Friday, April 15, 2011

The Most Damaging Words

To win any games in the Stanley Cup playoffs, a team has to overcome another team just as hungry if not hungrier than their own. So it's a particularly telling thing to get words from a GM, a leader of a team, that spell out medium strength goals.

Reporters like to ask loaded questions. The one to Peter Chiarelli couldn't have been more loaded than:

"How far do you think the Bruins have to go in the playoffs for this season to be deemed a success?"

Round 3, in a roundabout way, was his answer.

Round 3? Where does one come up with such a response?

All fans of conference finalists know that going out in Round 3 is just as painful (no, more painful) than going out in Round 1 or 2. Everyone knows that the other team in Round 3 won't have those meek ambitions, and will have a nice time disposing of the team that is roundly patting themselves on the back for their successful season.

In one sense, Peter Chiarelli undercut the ambition of the Boston Bruins, which like any playoff team before a game has been played should harbour only one ambition - to win and win and win again.

To the outsider, Peter Chiarelli also managed to look like a fool. His team may have won the Eastern Conference two years ago, but last season they narrowly made the playoffs and then had the worst collapse in modern history in the second round. IN other words, coming into the season, they were well in the pack. And then a season in a division with Ottawa and Toronto and a Conference with plenty of weak teams, they put up a respectable, but not terrifying 103 points. This put them 4th in the East (not in the top 2), and with a legitimate case that Tampa is better, they don't make all lists as favourites for progression.

So his comments also managed to overestimate his team and in so doing put undue pressure on the group.

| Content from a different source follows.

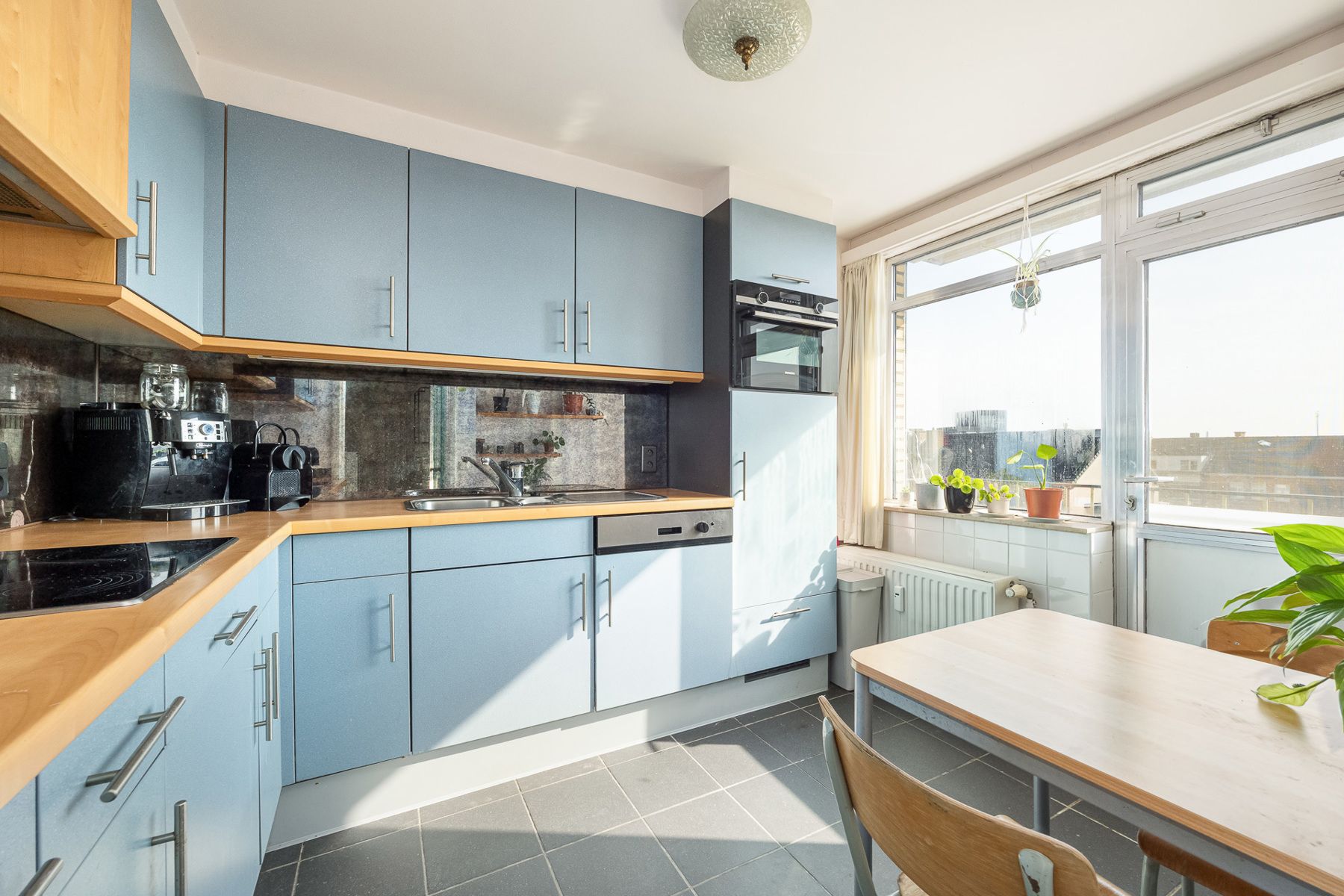 Appartement te koop foto 10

Yes it would be disappointing to lose to a lower seed, but it would not be a surprise - Montreal has won the season and ages-long series. The second round would likely present a sterner challenge.


Chiarelli made a right mess with his comments. The quote that was made from his response was quite possibly the worst thing that could be attributed to the leader of a team on the eve of a playoffs. Over-evaluation and too little ambition all at once.

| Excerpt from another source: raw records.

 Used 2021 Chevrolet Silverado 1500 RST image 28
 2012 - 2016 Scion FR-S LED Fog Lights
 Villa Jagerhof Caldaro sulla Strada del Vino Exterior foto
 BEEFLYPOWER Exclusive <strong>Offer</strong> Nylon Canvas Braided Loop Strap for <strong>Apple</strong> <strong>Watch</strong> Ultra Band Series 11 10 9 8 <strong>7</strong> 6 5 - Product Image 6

I'm not sure that what we saw from the Bruins was a response to this, but as those words loom over a team exhibiting their classic tendencies already, it may only be a matter of time anyway.

All successful playoff teams hope to get inside their opponents heads early, the head of the opposition coach to instill fear and doubt. Carey Price and Tomas Plekanec owe Peter Chiarelli a big thank you for starting that part of their task early.